Extract to read -
The screenwriting duo of actors Agnès Jaoui and Jean-Pierre Bacri first came to prominence on the French stage, and expanded their recognition to the big screen through the good efforts of Alain Resnais, for whom they adapted Alan Ayckbourn's Intimate Exchanges as the Smoking/No Smoking diptych, and later wrote the scintillating, Dennis Potter-esque On Connaît la chanson (Same Old Song). The duo parlayed their success as writers with Ms. Jaoui moving into the director's chair in 2000 with Le Goût des autres (The Taste of Others), setting a pattern of engaging, urbane, adult ensemble comedies - but one where the sense of diminishing returns was pretty much inescapable as each new film seemed to become just more of the same.

Extracted entries -
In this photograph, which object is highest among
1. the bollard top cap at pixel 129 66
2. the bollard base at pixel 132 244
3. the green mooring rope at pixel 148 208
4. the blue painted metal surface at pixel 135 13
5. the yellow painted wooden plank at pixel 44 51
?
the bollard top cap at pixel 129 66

Exercise requirements -
A: In the passage about Agnès Jaoui and Jean-Pierre Bacri, which film marked Jaoui's move into the director's chair, and in what year?
B: Write out the stretch from "The screenwriting duo" through "of the same." in the passage about Agnès Jaoui and Jean-Pierre Bacri, switching "scintillating" to "sparkling".

Answer set -
A: Le Goût des autres (The Taste of Others), in 2000.

B:
The screenwriting duo of actors Agnès Jaoui and Jean-Pierre Bacri first came to prominence on the French stage, and expanded their recognition to the big screen through the good efforts of Alain Resnais, for whom they adapted Alan Ayckbourn's Intimate Exchanges as the Smoking/No Smoking diptych, and later wrote the sparkling, Dennis Potter-esque On Connaît la chanson (Same Old Song). The duo parlayed their success as writers with Ms. Jaoui moving into the director's chair in 2000 with Le Goût des autres (The Taste of Others), setting a pattern of engaging, urbane, adult ensemble comedies - but one where the sense of diminishing returns was pretty much inescapable as each new film seemed to become just more of the same.